[Start INFORMATION GIVEN]

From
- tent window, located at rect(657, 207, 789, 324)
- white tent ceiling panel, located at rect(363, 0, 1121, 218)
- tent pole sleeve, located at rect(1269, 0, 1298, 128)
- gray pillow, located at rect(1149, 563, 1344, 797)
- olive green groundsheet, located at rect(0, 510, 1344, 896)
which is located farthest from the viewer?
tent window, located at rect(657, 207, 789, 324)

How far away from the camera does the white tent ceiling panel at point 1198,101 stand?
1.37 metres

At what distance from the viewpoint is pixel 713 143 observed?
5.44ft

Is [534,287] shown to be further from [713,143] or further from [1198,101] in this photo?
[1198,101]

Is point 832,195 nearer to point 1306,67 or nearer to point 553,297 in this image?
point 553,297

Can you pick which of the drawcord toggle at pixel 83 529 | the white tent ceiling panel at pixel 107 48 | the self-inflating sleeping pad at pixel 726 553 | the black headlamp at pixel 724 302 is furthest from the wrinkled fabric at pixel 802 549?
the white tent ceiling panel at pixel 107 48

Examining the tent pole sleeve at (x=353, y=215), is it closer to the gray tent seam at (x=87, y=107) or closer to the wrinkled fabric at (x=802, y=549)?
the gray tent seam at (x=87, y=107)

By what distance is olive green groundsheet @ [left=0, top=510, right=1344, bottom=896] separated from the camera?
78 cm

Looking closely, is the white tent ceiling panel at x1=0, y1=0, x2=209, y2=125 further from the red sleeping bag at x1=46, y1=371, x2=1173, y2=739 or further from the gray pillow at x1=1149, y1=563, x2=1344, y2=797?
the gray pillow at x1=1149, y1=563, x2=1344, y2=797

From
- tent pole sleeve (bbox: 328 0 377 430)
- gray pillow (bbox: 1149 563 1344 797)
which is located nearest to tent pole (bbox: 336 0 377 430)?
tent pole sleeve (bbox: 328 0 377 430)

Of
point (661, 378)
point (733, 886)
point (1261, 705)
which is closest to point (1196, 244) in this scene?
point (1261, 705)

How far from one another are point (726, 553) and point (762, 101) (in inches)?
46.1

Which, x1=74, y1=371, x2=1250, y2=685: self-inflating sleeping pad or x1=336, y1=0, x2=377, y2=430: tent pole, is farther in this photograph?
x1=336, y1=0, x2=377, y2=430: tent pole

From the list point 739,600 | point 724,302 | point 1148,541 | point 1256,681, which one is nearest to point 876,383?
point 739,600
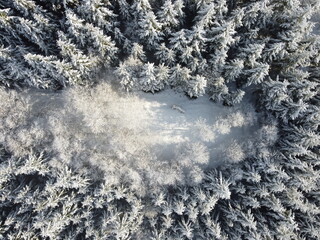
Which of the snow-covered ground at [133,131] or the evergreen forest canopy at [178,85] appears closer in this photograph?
the evergreen forest canopy at [178,85]

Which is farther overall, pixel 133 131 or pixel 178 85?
pixel 133 131

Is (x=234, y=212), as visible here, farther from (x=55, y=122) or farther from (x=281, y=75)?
(x=55, y=122)

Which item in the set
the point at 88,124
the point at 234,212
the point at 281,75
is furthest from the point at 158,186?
the point at 281,75

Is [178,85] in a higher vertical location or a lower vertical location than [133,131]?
higher

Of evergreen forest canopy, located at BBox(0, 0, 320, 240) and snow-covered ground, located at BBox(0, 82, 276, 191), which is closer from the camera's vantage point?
evergreen forest canopy, located at BBox(0, 0, 320, 240)
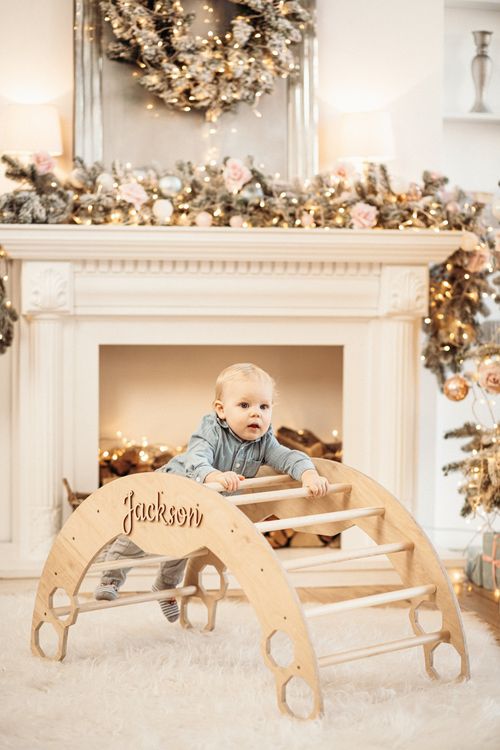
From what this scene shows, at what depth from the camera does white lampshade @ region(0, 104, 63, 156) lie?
3.87 m

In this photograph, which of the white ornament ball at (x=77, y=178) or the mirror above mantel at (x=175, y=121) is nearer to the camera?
the white ornament ball at (x=77, y=178)

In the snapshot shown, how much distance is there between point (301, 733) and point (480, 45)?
3.37 m

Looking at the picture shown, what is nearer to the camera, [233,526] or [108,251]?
[233,526]

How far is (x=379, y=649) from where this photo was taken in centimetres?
240

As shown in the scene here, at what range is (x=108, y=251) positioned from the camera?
3820 mm

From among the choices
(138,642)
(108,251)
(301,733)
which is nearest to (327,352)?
(108,251)

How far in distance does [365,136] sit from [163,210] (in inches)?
35.2

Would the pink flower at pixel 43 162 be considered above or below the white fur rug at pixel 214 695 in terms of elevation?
above

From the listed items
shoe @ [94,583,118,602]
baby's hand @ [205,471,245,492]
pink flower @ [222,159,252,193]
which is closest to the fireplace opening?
pink flower @ [222,159,252,193]

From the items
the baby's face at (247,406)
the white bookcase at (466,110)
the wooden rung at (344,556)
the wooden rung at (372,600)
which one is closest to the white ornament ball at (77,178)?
the baby's face at (247,406)

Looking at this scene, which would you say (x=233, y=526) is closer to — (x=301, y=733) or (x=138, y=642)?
(x=301, y=733)

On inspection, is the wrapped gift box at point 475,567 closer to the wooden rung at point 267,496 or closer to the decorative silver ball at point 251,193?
the wooden rung at point 267,496

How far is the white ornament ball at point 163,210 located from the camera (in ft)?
12.5

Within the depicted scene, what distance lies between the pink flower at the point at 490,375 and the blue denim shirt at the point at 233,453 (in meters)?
0.97
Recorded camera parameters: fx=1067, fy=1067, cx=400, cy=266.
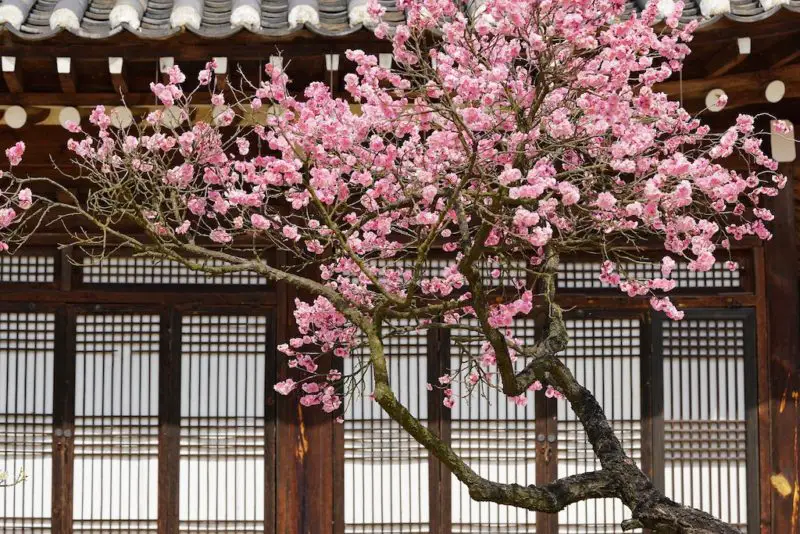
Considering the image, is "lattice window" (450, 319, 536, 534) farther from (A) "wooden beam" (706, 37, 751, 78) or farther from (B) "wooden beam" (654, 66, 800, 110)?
(A) "wooden beam" (706, 37, 751, 78)

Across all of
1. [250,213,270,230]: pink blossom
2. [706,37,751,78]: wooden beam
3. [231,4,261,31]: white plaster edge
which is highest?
[231,4,261,31]: white plaster edge

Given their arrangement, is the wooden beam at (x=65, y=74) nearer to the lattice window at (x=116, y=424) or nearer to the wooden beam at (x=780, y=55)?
the lattice window at (x=116, y=424)

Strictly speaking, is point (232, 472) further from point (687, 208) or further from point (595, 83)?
point (595, 83)

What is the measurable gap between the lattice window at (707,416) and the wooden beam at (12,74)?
13.6 ft

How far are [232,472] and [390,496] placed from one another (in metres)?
1.01

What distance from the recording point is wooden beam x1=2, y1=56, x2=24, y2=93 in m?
5.79

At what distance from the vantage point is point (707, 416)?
6711 millimetres

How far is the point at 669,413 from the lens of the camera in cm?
673

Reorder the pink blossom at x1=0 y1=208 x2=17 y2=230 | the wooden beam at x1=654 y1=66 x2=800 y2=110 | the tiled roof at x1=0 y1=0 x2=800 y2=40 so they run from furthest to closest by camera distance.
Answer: the wooden beam at x1=654 y1=66 x2=800 y2=110 → the tiled roof at x1=0 y1=0 x2=800 y2=40 → the pink blossom at x1=0 y1=208 x2=17 y2=230

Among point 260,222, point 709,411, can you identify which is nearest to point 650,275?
point 709,411

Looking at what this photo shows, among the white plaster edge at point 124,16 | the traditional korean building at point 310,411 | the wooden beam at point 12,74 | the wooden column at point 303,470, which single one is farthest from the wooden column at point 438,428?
the wooden beam at point 12,74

[End INFORMATION GIVEN]

— TASK GOAL —
Swap every "camera" in the listing for "viewer" and write the whole listing out again, leaving everything else unchanged. Leave the pictures out of your answer.

— RESPONSE BELOW —
From
- tent window, located at rect(657, 207, 789, 324)
- white tent ceiling panel, located at rect(363, 0, 1121, 218)
- tent pole sleeve, located at rect(1269, 0, 1298, 128)
- gray pillow, located at rect(1149, 563, 1344, 797)
- olive green groundsheet, located at rect(0, 510, 1344, 896)
which is located farthest from the viewer?
tent window, located at rect(657, 207, 789, 324)

How far away from the viewer does the white tent ceiling panel at point 1198,101 stand?
1.37 metres

At what distance from the viewpoint is pixel 713 143 observed?
5.44ft

Is [534,287] shown to be further from [713,143] or further from [1198,101] in this photo?
[1198,101]

Is point 832,195 nearer to point 1306,67 or nearer to point 553,297 in this image?
point 553,297

Can you pick which of the drawcord toggle at pixel 83 529 | the white tent ceiling panel at pixel 107 48 | the self-inflating sleeping pad at pixel 726 553 | the black headlamp at pixel 724 302 is furthest from the wrinkled fabric at pixel 802 549?
the white tent ceiling panel at pixel 107 48

Examining the tent pole sleeve at (x=353, y=215), is it closer to the gray tent seam at (x=87, y=107) or closer to the wrinkled fabric at (x=802, y=549)?
the gray tent seam at (x=87, y=107)

By what distance is olive green groundsheet @ [left=0, top=510, right=1344, bottom=896] separated from the viewer?
78 cm

Looking closely, is the white tent ceiling panel at x1=0, y1=0, x2=209, y2=125 further from the red sleeping bag at x1=46, y1=371, x2=1173, y2=739 or further from the gray pillow at x1=1149, y1=563, x2=1344, y2=797?
the gray pillow at x1=1149, y1=563, x2=1344, y2=797

From
- tent pole sleeve (bbox: 328 0 377 430)
- gray pillow (bbox: 1149 563 1344 797)
which is located nearest to tent pole (bbox: 336 0 377 430)?
tent pole sleeve (bbox: 328 0 377 430)

Of
point (661, 378)
point (733, 886)
point (1261, 705)
which is closest to point (1196, 244) in this scene?
point (1261, 705)

How far from one another are point (726, 553) and point (762, 101) (in inches)?
46.1

Which, x1=74, y1=371, x2=1250, y2=685: self-inflating sleeping pad or x1=336, y1=0, x2=377, y2=430: tent pole, is farther in this photograph?
x1=336, y1=0, x2=377, y2=430: tent pole

From the list point 739,600 | point 724,302 | point 1148,541 | point 1256,681, which one is nearest to point 876,383?
point 739,600
Which of the snow-covered ground at [133,131] or the evergreen forest canopy at [178,85] appears closer in this photograph?
the evergreen forest canopy at [178,85]

Which is farther overall, pixel 133 131 or pixel 178 85?
pixel 133 131

Is (x=234, y=212), as visible here, farther from (x=55, y=122) or farther from (x=281, y=75)?
(x=55, y=122)

Which item in the set
the point at 88,124
the point at 234,212
the point at 281,75
is furthest from the point at 158,186?
the point at 281,75

Is [178,85] in a higher vertical location or a lower vertical location than [133,131]?
higher

Of evergreen forest canopy, located at BBox(0, 0, 320, 240) and snow-covered ground, located at BBox(0, 82, 276, 191), which is closer from the viewer's vantage point?
evergreen forest canopy, located at BBox(0, 0, 320, 240)
From what this scene shows, at what depth from the viewer does white lampshade @ region(0, 104, 63, 156) lie?
3.87 m

In this photograph, which of the white ornament ball at (x=77, y=178) or the mirror above mantel at (x=175, y=121) is nearer to the viewer?
the white ornament ball at (x=77, y=178)

In the snapshot shown, how much distance is there between point (301, 733) and point (480, 45)?
3.37 m

Looking at the picture shown, what is nearer to the viewer, [233,526] or [108,251]?
[233,526]

How far is (x=379, y=649) from where this photo was taken in centimetres?
240

As shown in the scene here, at what range is (x=108, y=251) positioned from the viewer?
3820 mm

From among the choices
(138,642)
(108,251)
(301,733)
which is nearest to (327,352)?
(108,251)

How far in distance does [365,136] sit from [163,210] (in inches)?
35.2

Would the pink flower at pixel 43 162 be considered above or below the white fur rug at pixel 214 695 in terms of elevation?
above

From the listed items
shoe @ [94,583,118,602]
baby's hand @ [205,471,245,492]
pink flower @ [222,159,252,193]
which is closest to the fireplace opening?
pink flower @ [222,159,252,193]

From the items
the baby's face at (247,406)
the white bookcase at (466,110)
the wooden rung at (344,556)
the wooden rung at (372,600)
which one is closest to the white ornament ball at (77,178)?
the baby's face at (247,406)

Looking at this scene, which would you say (x=233, y=526) is closer to — (x=301, y=733) or (x=138, y=642)?
(x=301, y=733)

On inspection, is the wrapped gift box at point 475,567 closer to the wooden rung at point 267,496 or closer to the decorative silver ball at point 251,193?
the wooden rung at point 267,496

How far is the white ornament ball at point 163,210 located from the viewer (in ft)?
12.5

Within the depicted scene, what distance lies between the pink flower at the point at 490,375 and the blue denim shirt at the point at 233,453 (in meters)?
0.97
Recorded viewer parameters: fx=1067, fy=1067, cx=400, cy=266.
Considering the image, is "lattice window" (450, 319, 536, 534) farther from (A) "wooden beam" (706, 37, 751, 78) or farther from (B) "wooden beam" (654, 66, 800, 110)?
(A) "wooden beam" (706, 37, 751, 78)

Across all of
1. [250,213,270,230]: pink blossom
2. [706,37,751,78]: wooden beam
3. [231,4,261,31]: white plaster edge
which is highest?
[231,4,261,31]: white plaster edge

Given their arrangement, is the wooden beam at (x=65, y=74) nearer to the lattice window at (x=116, y=424) or nearer to the wooden beam at (x=780, y=55)?
the lattice window at (x=116, y=424)

Strictly speaking, is point (232, 472) further from point (687, 208) or further from point (595, 83)?
point (595, 83)

What is the measurable gap between the lattice window at (707,416) and the wooden beam at (12,74)?
13.6 ft

How far are [232,472] and [390,496] placed from one another (in metres)?
1.01

What distance from the recording point is wooden beam x1=2, y1=56, x2=24, y2=93 in m?
5.79

At what distance from the vantage point is point (707, 416)?
6711 millimetres

How far is the point at 669,413 from the lens of the viewer in cm?
673

Reorder the pink blossom at x1=0 y1=208 x2=17 y2=230 | the wooden beam at x1=654 y1=66 x2=800 y2=110 | the tiled roof at x1=0 y1=0 x2=800 y2=40 so they run from furthest to closest by viewer distance.
Answer: the wooden beam at x1=654 y1=66 x2=800 y2=110 → the tiled roof at x1=0 y1=0 x2=800 y2=40 → the pink blossom at x1=0 y1=208 x2=17 y2=230

Among point 260,222, point 709,411, can you identify which is nearest to point 650,275?
point 709,411

Looking at what this photo shows, among the white plaster edge at point 124,16 | the traditional korean building at point 310,411 | the wooden beam at point 12,74 | the wooden column at point 303,470, which single one is farthest from the wooden column at point 438,428?
the wooden beam at point 12,74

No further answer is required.